# Canceled Cancun...Abaco Bound!



## bslittle79 (May 24, 2004)

With all the Mexican drama lately we decided to cancel our vacation to Cancun and fly to the Bahamas. We should be there by noon this Saturday. 

Nothing planned but exploring the islands, fly fishing, and other things young couples do. We'll probably fish with a guide one day, but the rest will be walk and wade or golf cart and wade.

Let the quest for the double digit bonefish begin.


----------



## fishkillr (Dec 31, 2008)

good marlin fishing this time of year and a few bones back in the Marls. Make sure you hit the Abaco Inn on Hopetown and Mangos....Petes Pub is pretty cool too.


----------



## Meadowlark (Jul 19, 2008)

Smart move...and not because of the "drama". Its just a lot better in the Bahamas, everything.


----------



## Skinny Water (Oct 12, 2004)

So you'll be bonefishing and drinking Kalik, and I'll be getting up in the middle of the night to feed the baby. At least post a report so I can live vicariously!


----------



## bslittle79 (May 24, 2004)

If we can find some internet on the little island we are staying I'll post some reports and pictures.


----------



## John Cocktosen (Mar 26, 2009)

bslittle79- I am headed to Abaco next week and want some inside scoop. I am staying on Lubbers Cay (SE of Marsh Harbor) and will have access to a flats boat. Any information or suggestions you (or anyone else for that matter) can provide would be greatly appreciated. The purpose of the trip swims offsore, but in the afternoons, I will try for bones. Additionally, I have never met a Tarpon, Cuda, Permit, or Snapper I didn't like and I will have a variety of rods/lures ready.


----------



## davidb (May 10, 2006)

You should check out the book Fly Fishing the Bahamas by Vletas.

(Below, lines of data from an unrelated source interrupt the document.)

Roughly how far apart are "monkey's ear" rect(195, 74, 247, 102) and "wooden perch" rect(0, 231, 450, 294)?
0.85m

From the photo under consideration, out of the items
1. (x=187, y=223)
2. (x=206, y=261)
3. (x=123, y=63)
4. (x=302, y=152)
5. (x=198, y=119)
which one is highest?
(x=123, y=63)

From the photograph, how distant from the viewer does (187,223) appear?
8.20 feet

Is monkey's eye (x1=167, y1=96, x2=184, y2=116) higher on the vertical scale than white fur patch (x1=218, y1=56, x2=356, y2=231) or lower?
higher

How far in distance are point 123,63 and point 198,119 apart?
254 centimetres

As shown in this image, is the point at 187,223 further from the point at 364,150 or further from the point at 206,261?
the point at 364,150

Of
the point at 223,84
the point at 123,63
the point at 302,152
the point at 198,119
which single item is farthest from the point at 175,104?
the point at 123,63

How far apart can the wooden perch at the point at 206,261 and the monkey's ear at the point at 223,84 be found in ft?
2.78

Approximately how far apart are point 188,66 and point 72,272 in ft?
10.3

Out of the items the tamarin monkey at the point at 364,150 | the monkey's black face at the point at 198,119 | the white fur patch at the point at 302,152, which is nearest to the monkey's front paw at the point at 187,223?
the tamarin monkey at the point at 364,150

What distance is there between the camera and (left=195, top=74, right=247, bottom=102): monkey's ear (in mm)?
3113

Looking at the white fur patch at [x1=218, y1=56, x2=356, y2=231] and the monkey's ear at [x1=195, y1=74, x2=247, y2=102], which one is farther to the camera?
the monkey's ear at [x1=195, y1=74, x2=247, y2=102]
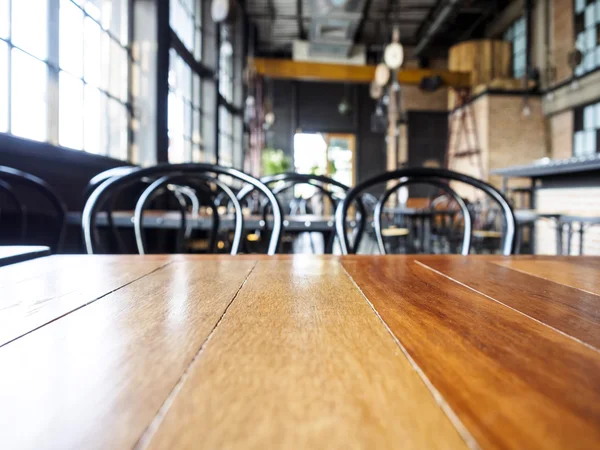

Good info and I think they updated it fairly recently. Also I think that you are supposed to have a Bahamian Guide for off shore and some areas they try to enforce this for inshore even though they are wrongly interpreting the rules. This may have changed since I was there last.

Just remember us vicarious fisherman.


----------



## bslittle79 (May 24, 2004)

*Abaco, Guana Cay*



John Cocktosen said:


> bslittle79- I am headed to Abaco next week and want some inside scoop. I am staying on Lubbers Cay (SE of Marsh Harbor) and will have access to a flats boat. Any information or suggestions you (or anyone else for that matter) can provide would be greatly appreciated. The purpose of the trip swims offsore, but in the afternoons, I will try for bones. Additionally, I have never met a Tarpon, Cuda, Permit, or Snapper I didn't like and I will have a variety of rods/lures ready.


Sorry for just getting back to your post. We got back late last night and I've been busy today with Mother's day and catching up with things. The fishing was great but the catching wasn't the best. We did not hire a guide but ended up renting a boat for three days and island hoping. I called 5-6 guides before we left and all were booked or too far from Guana Cay where we were staying. Since you are in Lubbers you should be closer to a guide out of Marsh Harbor and might want to hire one for a day just to get a feel of the fish, tides, ect.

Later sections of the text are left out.